-- Task item --
Copy word for word the part of the commentary on evangelicals and Islam that runs from "Core Ideology’s Bloody" up to and including "be found here.".

-- Page extract --
Editor: Alan Christopherson, M.S.
Core Ideology’s Bloody Road to Utopia
It doesn’t seem to make any sense. I have written on several occasions about the tacit approval of terrorism communicated by leading evangelicals in the New Calvinist movement. One such leader protested in a recent article that ISIS atrocities in Iraq were being exaggerated. Well, gee, that just isn’t fair. I have also written about the fact that many well-known evangelicals voted for President Obama. This seems perplexing.
Now, after all of the bantering back and forth between groups about school prayer, and religious groups meeting at school, etc., we find out that public schools across the nation are promoting Islam. One such report can be found here.
What’s going on? Regardless of the brutality and horrors perpetrated by Islam, people whom conservatives disagree with, but would stop way short of suggesting they support Islamic brutality, are conspicuously aloof from standing against Islam’s virus-like infiltration. It’s almost like there is something they have in common with Islam that they deem very important.
And that’s exactly the case.

-- Provided material --
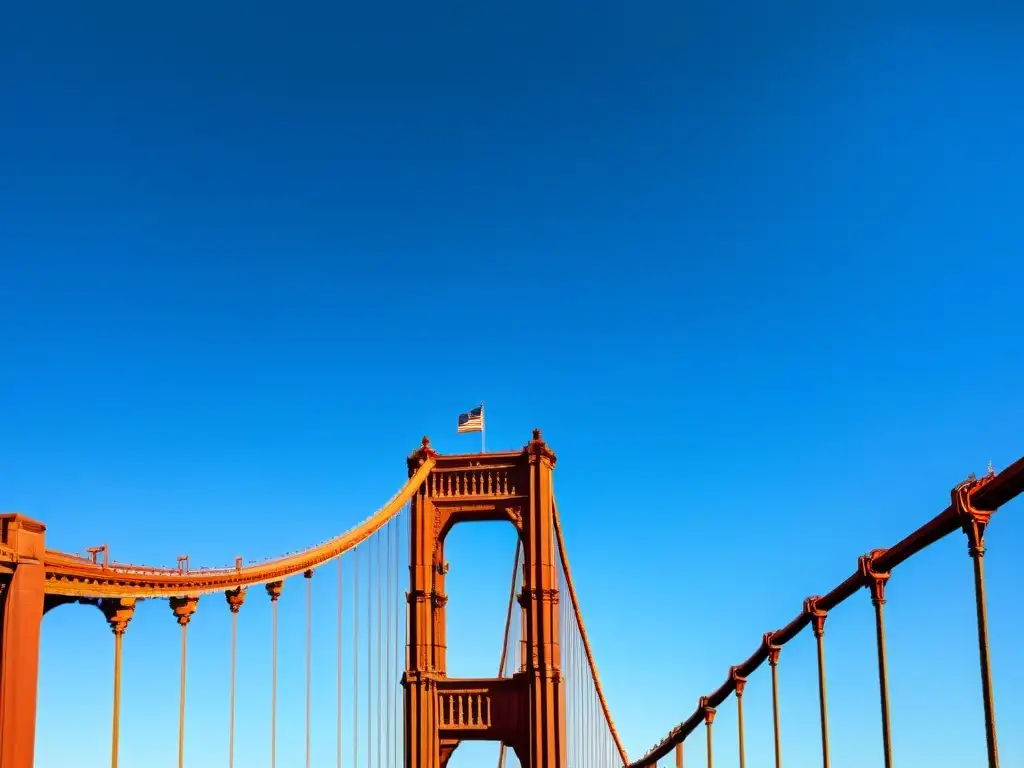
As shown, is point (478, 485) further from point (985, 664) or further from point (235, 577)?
point (985, 664)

-- Your solution --
Core Ideology’s Bloody Road to Utopia
It doesn’t seem to make any sense. I have written on several occasions about the tacit approval of terrorism communicated by leading evangelicals in the New Calvinist movement. One such leader protested in a recent article that ISIS atrocities in Iraq were being exaggerated. Well, gee, that just isn’t fair. I have also written about the fact that many well-known evangelicals voted for President Obama. This seems perplexing.
Now, after all of the bantering back and forth between groups about school prayer, and religious groups meeting at school, etc., we find out that public schools across the nation are promoting Islam. One such report can be found here.